There's less anxiety than high expectation on Wall Street today as investors await the outcome of a meeting of the Federal Reserve in Washington. Optimism about the likelihood the Fed would continue its economic stimulus policy sent the Dow Jones industrial average to an all-time high yesterday. The Dow rose 111 points to 15,680.35. The blue chip index got a big boost from IBM, which announced that it would buy $15 billion more of its own stock. The Standard and Poor's 500 index rose 9.84 points to 1,771.95, its seventh record high this month. The Nasdaq composite rose 12 points to 3,952. Futures indicate a muted opening today.
- International stock markets rose today after the Dow Jones industrial average hit an all-time high on expectations the Federal Reserve will keep its economic stimulus fully in place until next year. Benchmark crude oil fell below $98 a barrel. The dollar gained against the yen and fell against the euro.
- The Federal Reserve wraps up its two-day meeting today and the expected news is that there isn't much new.

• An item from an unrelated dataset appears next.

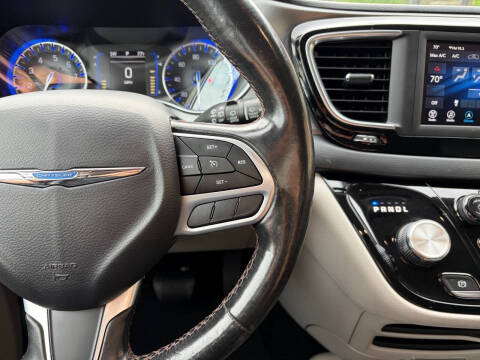 2020 Chrysler Pacifica Touring L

Renewed questions about the economy's health and uncertainty surrounding the government's budget fight will likely lead the Fed to maintain the pace of the stimulus it's supplying to the economy with a bond purchasing program.
- Social Security recipients are anxiously awaiting the official declaration of how much more they'll get next year, but indications are it won't be a big number. The cost-of-living adjustment is based on a government measure of inflation that is being released today. Preliminary figures suggest a raise of roughly 1.5 percent for some 58 million recipients -- among the smallest since 1975.
- Japan's industrial output rose 1.5 percent in September from the previous month, as stronger production of vehicles and electronic components added to signs the recovery in the world's third-largest economy is gaining traction. The Ministry of Economy, Trade and Industry said Wednesday a survey found manufacturers expect output to rise 4.7 percent in October but to decline in November. The increase in September compares with a 0.9 percent decline in output in August.